### Exercise details
From the data below, retype exactly the lines starting with the one that contains "order: Passeriformes" and ending with the one that contains "A: Sparrow (house", both included.

### Materials provided
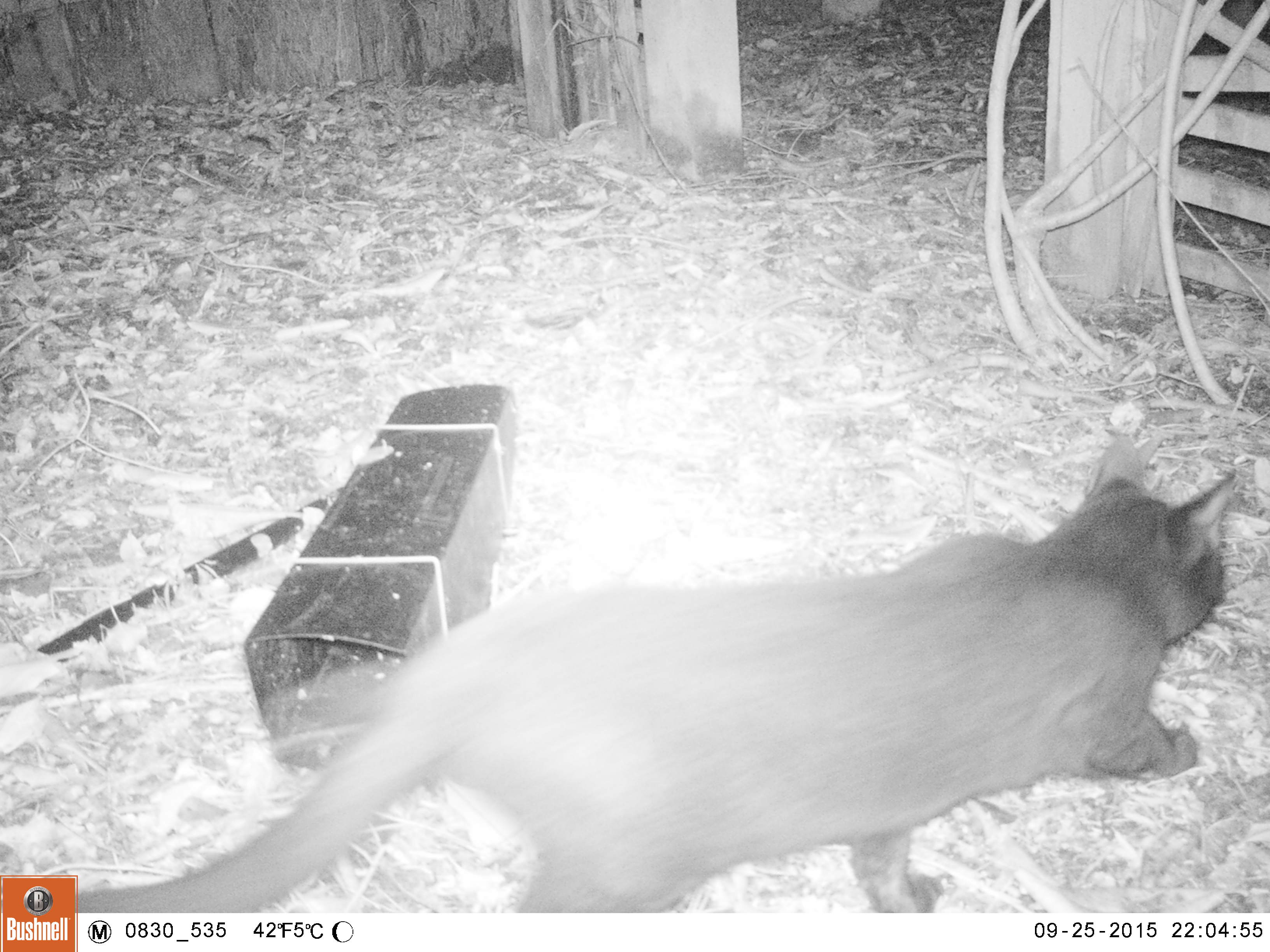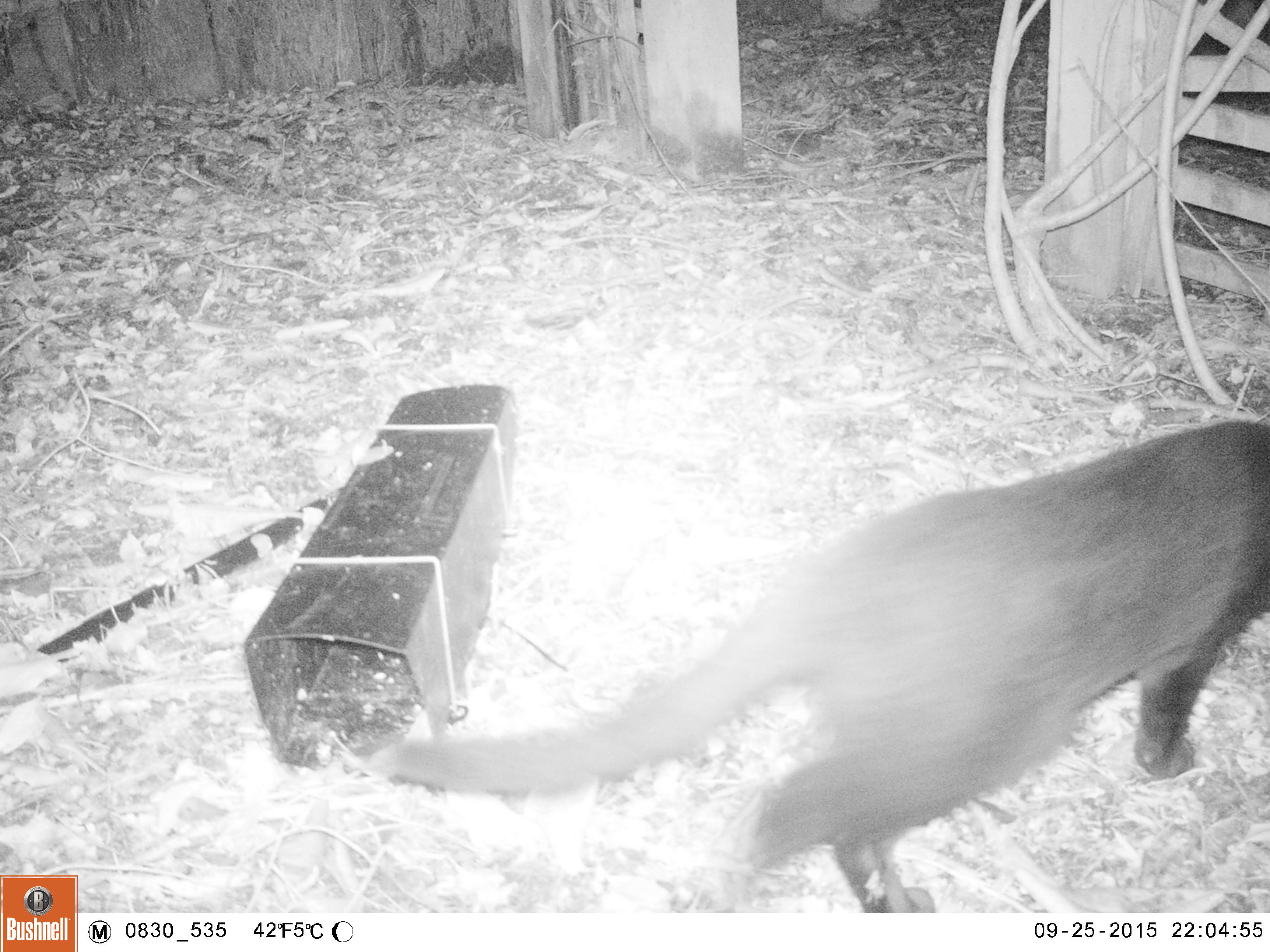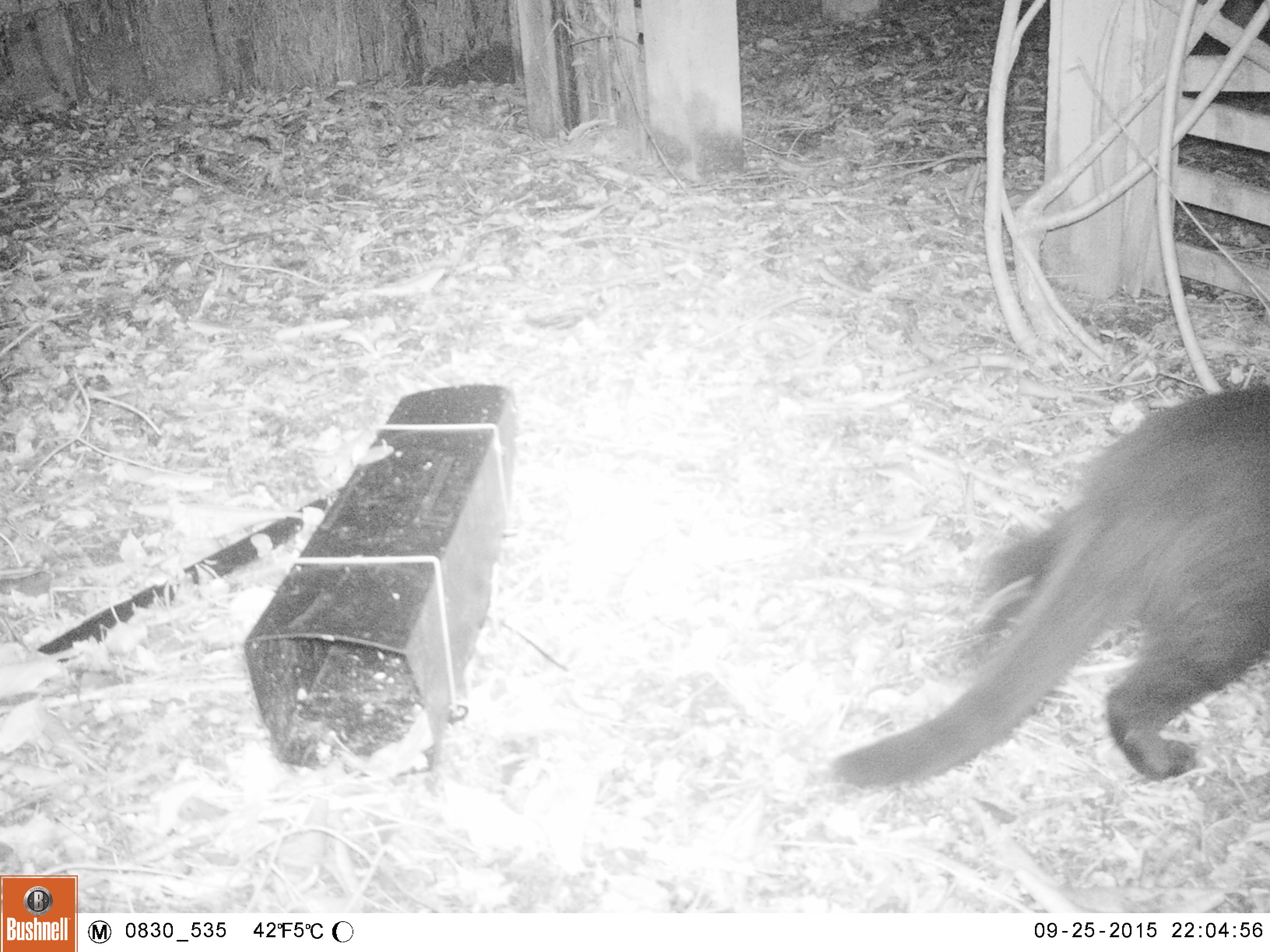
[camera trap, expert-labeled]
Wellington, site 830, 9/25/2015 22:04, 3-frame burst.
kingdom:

---

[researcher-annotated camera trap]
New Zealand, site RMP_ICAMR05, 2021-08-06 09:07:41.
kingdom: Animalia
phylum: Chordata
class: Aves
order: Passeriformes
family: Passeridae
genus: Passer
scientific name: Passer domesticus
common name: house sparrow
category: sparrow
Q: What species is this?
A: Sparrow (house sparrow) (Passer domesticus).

### Response
order: Passeriformes
family: Passeridae
genus: Passer
scientific name: Passer domesticus
common name: house sparrow
category: sparrow
Q: What species is this?
A: Sparrow (house sparrow) (Passer domesticus).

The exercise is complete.